Reproduce every line of text in the material below word for word, and leave the pictures out of your answer.
"""
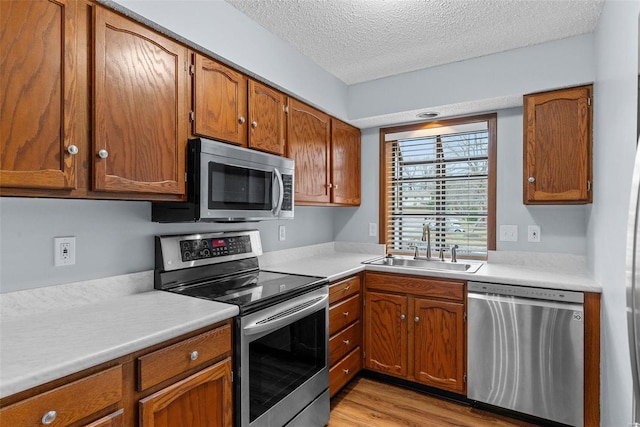 kitchen with brown cabinets, stainless steel appliances, light countertops, a sink, and a textured ceiling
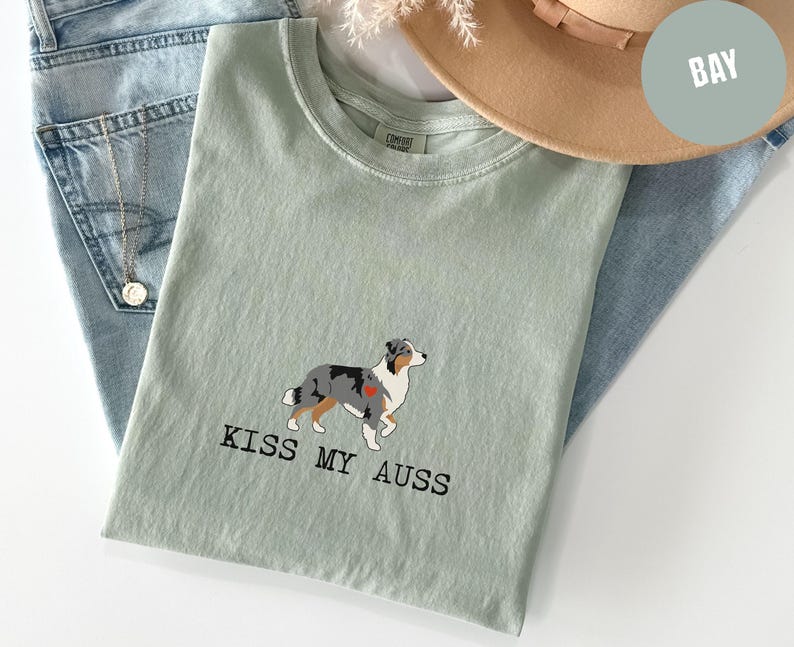 May include: A light green t-shirt with the text "KISS MY AUSS" and a graphic of an Australian Shepherd dog with a red heart. The shirt is folded on top of blue jeans, with a gold necklace and a tan hat.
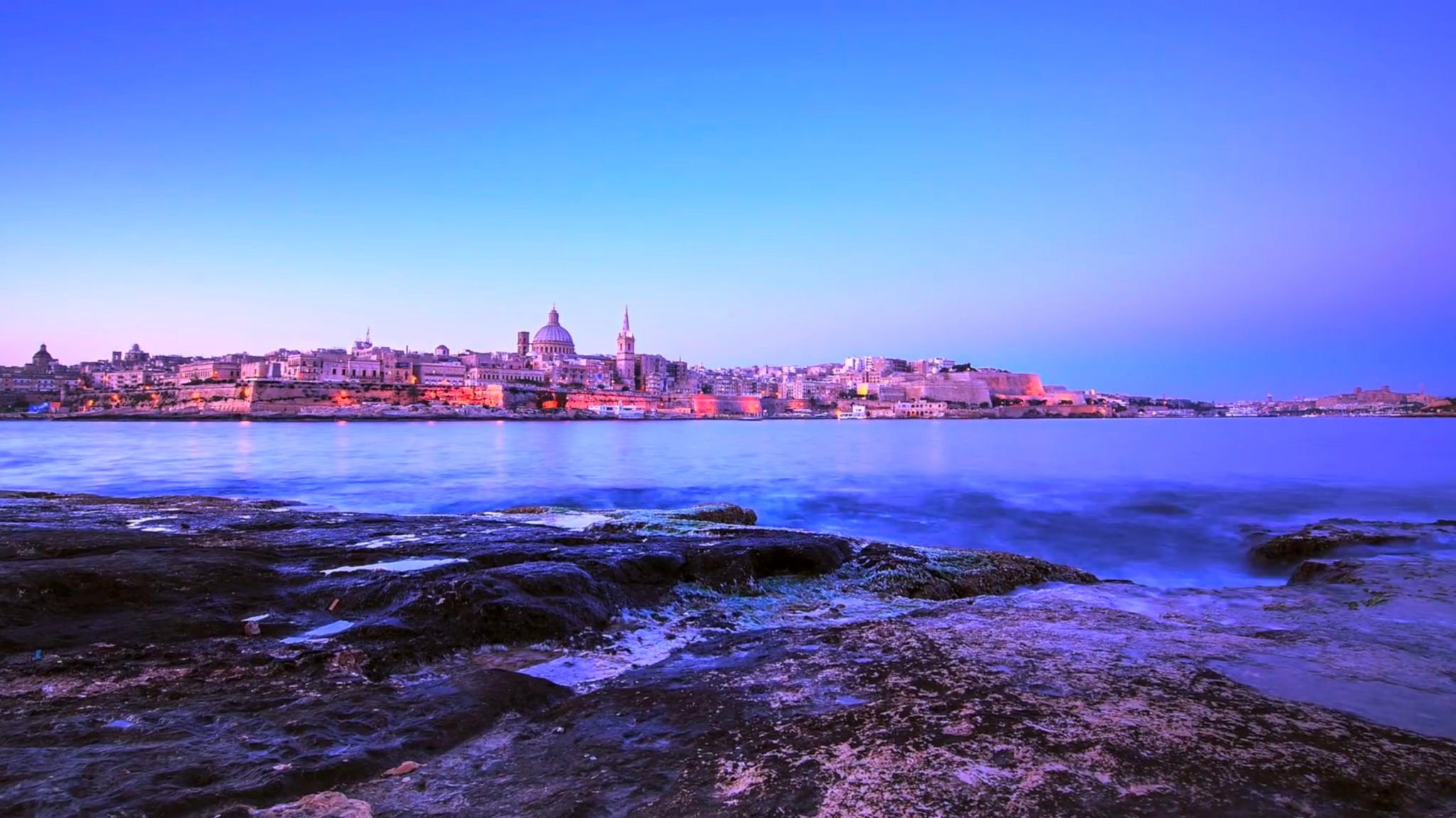 Sunset-photo-of-city-of-Valletta-from-the-shore-Malta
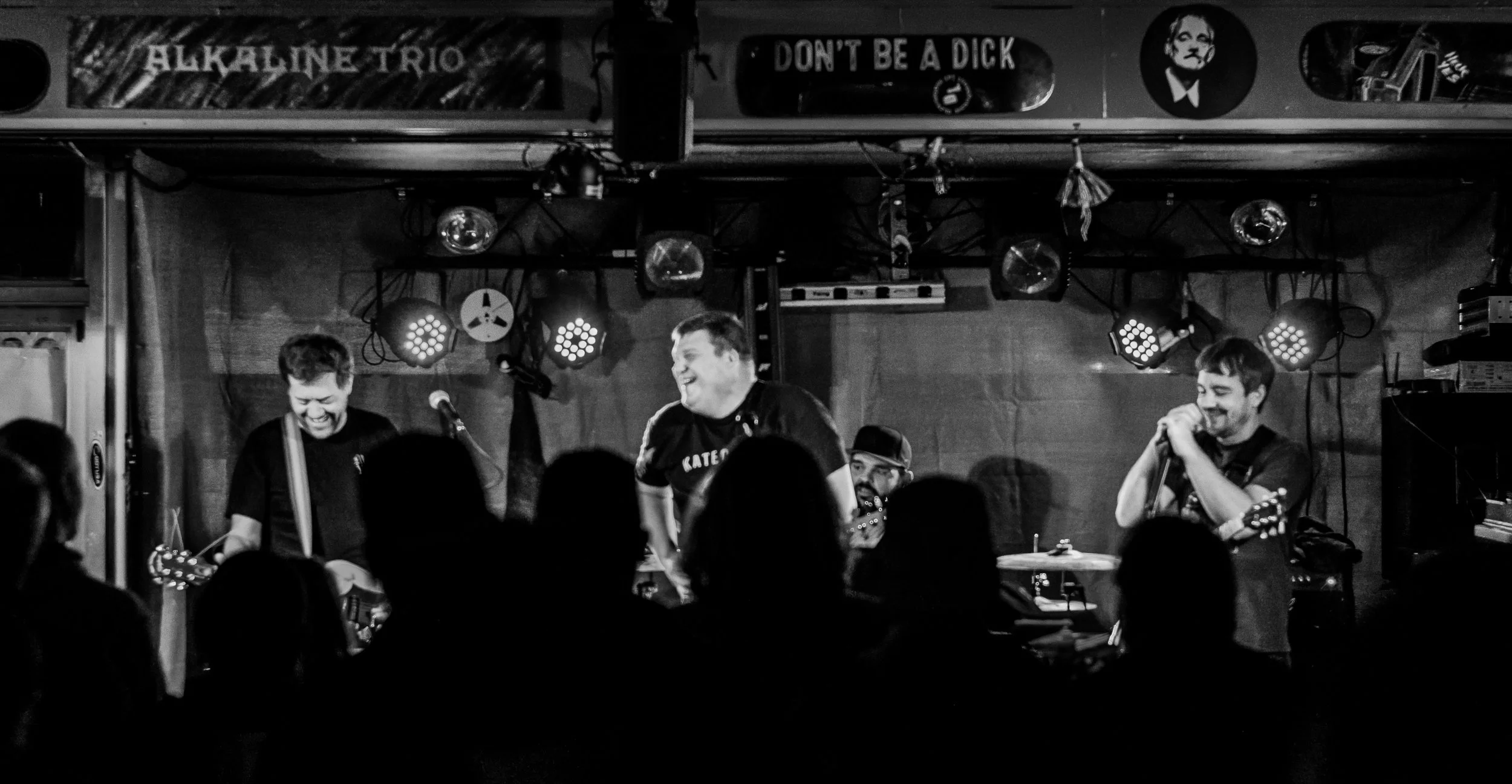 Black and white photo of a band performing on a stage with three members smiling and playing instruments, audience in foreground, stage with lighting and signs overhead.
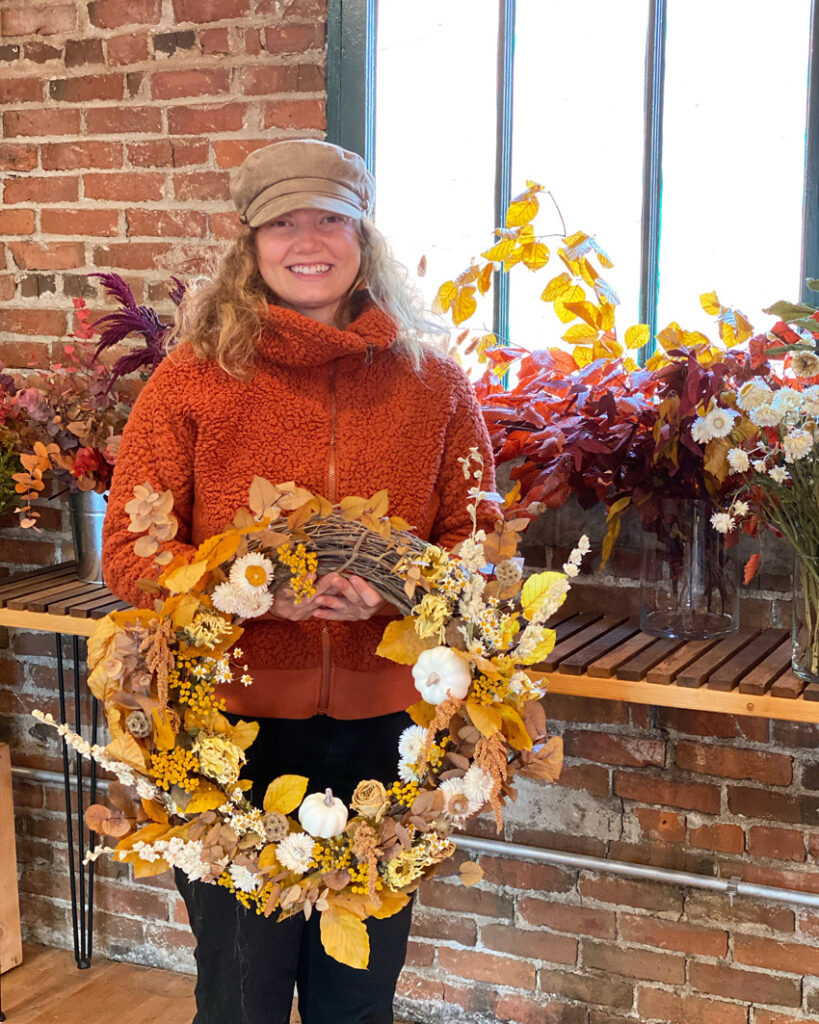 Fall wreath workshop at Fleurs Creative, Beverly Blooms with a golden wreath of dried flowers and foliages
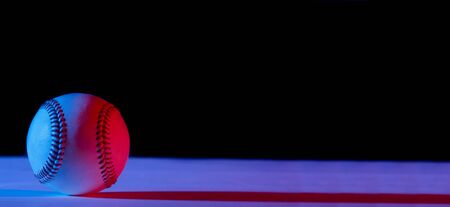 Baseball ball isolated on black background. Blue neon Banner Art conceptの写真素材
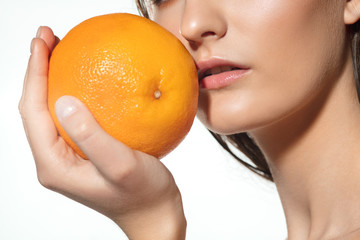 Sun in hands. Close up of beautiful young woman with big grapefruit on white background. Concept of cosmetics, makeup, natural and eco treatment, skin care. Shiny and healthy skin, fashion, healthcare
"""
[Output]
 kitchen with brown cabinets, stainless steel appliances, light countertops, a sink, and a textured ceiling
 May include: A light green t-shirt with the text "KISS MY AUSS" and a graphic of an Australian Shepherd dog with a red heart. The shirt is folded on top of blue jeans, with a gold necklace and a tan hat.
 Sunset-photo-of-city-of-Valletta-from-the-shore-Malta
 Black and white photo of a band performing on a stage with three members smiling and playing instruments, audience in foreground, stage with lighting and signs overhead.
 Fall wreath workshop at Fleurs Creative, Beverly Blooms with a golden wreath of dried flowers and foliages
 Baseball ball isolated on black background. Blue neon Banner Art conceptの写真素材
 Sun in hands. Close up of beautiful young woman with big grapefruit on white background. Concept of cosmetics, makeup, natural and eco treatment, skin care. Shiny and healthy skin, fashion, healthcare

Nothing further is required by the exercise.